Dalton Highway, Alaska
Opened for driving in 1974, this 414-mile dirt road from Fairbanks to the North Slope of Alaska allows trucks to supply oil and gas businesses. Officially named the James Dalton Highway, it is also called the "haul road." The highway twists and winds around steep mountains of the Brooks Range, where the lowest temperature ever recorded in the U.S.—minus 80 degrees Fahrenheit—happened in the winter of 1971. In 1994 the road was opened to tourists, which alarmed some of the professional truck drivers who had been driving the treacherous two-lane road for years. Twice a day a helicopter patrols the road looking for accidents or breakdowns, and services are few. There is just one fuel stop at Coldfoot, halfway to Deadhorse, Alaska, which sits at the north end of the highway. The state tourism bureau warns that local rental car companies rarely allow their cars to be driven on the road. Still, though the road sees about 10 crashes a year, mostly single-vehicle rollovers, the fatality rate is less than one per year.
California State Route 138
California drivers have borrowed the phrase "highway of death" or "death road" from Bolivia's famous North Yungas Road and applied it to Highway 138, which wiggles from Interstate 15 to the town of Palmdale. The Los Angeles Times reported in 2000 that during one five-year period prior to 2000, there were 56 deaths and 875 injuries on the road, which had been labeled "blood alley" and "California deathway" when it averaged more than 10 fatalities per year on the steep and twisty two-lane road. In 2006 improvements to the road began, but delays from inconvenienced local residents plagued the projects with numerous threats to highway workers and construction equipment vandalism. Since then, fatalities have been reduced due to construction creating wider lanes and better sight lines.
I-95 in Connecticut
The Connecticut Post reported in 2009 that more than 10 percent of all accidents that happened on Connecticut's 100-mile stretch of I-95 occurred in the 8-mile section around the city of Norwalk. This is where the odds of being in an accident increased significantly, with 735 crashes annually compared to less than 600 for similarly sized sections through other cities, such as New Haven, Stamford, Greenwich, and Milford. The newspaper quoted a state police spokesman saying the congestion of the city, plus curves and hills, are the culprits.
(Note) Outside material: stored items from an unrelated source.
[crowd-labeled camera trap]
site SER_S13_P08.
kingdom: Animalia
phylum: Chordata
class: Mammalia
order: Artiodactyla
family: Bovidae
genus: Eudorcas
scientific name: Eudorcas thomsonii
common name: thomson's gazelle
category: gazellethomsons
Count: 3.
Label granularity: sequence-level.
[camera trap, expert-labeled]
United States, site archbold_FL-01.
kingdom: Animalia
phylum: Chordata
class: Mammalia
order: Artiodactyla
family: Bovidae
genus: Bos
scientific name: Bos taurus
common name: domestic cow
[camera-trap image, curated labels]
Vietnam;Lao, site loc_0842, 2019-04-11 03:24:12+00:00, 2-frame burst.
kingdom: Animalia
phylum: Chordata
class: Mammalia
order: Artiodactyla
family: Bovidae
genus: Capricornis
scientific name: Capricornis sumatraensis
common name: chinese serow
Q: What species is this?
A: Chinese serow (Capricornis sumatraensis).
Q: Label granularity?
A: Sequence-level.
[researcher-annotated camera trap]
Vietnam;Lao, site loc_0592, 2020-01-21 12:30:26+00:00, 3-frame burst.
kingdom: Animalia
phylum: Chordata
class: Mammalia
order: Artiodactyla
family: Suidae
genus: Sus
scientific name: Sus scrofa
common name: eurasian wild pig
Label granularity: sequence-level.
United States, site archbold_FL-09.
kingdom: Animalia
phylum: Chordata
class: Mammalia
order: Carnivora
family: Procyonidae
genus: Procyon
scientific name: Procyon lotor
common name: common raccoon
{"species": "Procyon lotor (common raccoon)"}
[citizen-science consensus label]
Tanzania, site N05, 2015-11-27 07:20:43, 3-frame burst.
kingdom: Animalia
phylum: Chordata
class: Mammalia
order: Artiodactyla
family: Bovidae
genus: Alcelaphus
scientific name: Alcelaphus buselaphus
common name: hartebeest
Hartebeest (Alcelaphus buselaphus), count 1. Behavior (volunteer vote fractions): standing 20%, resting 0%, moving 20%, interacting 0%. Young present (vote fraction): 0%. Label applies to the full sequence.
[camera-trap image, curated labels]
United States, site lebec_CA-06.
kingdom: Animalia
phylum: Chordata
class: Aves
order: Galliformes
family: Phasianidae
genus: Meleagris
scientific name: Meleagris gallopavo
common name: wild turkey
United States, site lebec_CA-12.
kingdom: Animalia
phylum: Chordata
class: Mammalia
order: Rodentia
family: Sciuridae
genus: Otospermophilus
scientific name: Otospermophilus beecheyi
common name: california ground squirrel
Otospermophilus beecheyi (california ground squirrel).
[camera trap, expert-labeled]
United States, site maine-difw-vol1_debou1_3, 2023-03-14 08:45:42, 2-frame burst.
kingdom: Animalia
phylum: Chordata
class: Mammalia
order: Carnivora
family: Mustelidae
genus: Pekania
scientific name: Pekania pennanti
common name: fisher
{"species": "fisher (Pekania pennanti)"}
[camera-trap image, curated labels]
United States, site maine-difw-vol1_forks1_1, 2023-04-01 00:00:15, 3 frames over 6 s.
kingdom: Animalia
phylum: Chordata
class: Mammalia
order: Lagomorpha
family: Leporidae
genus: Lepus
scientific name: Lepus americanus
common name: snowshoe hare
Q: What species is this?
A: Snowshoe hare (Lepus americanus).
U.S. 24 Fort Wayne to Toledo
For more than 20 years, grassroots organizations near Toledo have been advocating widening and other improvements to U.S. highway 24, which runs from Toledo, Ohio, 77 miles west to Fort Wayne, Ind. Halfway across this stretch is Napoleon, where the improvements were finally finished in 2012. The 23-mile widened highway section replaced a treacherous two-lane road that had a high rate of fatal accidents, especially in commercial trucks. The Toledo Blade newspaper reported that the road was known for "gruesome head-on collisions" among tractor-trailer trucks that moved materials between factories in Ohio and Indiana. Near Defiance, Ohio, was a "dead man's curve," for example, and the entire stretch of U.S. 24 became known as "the killway." At one point Ohio officials suggested eliminating tolls from the nearby Ohio Turnpike as a way to get trucks to use that wider route more often. When the widened section of U.S. 24 was opened in 2012, one local resident wore a T-shirt that said, "Death No More on 24."
I-15 from Los Angeles to Las Vegas
More than 8 million people drive back and forth annually from southern Nevada to southern California, according to the Las Vegas Convention and Visitors Authority. The Nevada AAA says the 180-mile stretch has had more fatalities than anywhere else in the state, and half of those killed were not wearing seatbelts. But AAA and commercial truck drivers who drive the route say there are several other reasons 1-15 claims so many lives each year, including drinking and driving and distracted driving. The television news show Dateline on NBC counted a death toll of 173 people in a five-year span prior to 2005, although improvements such as adding lanes have been completed since then.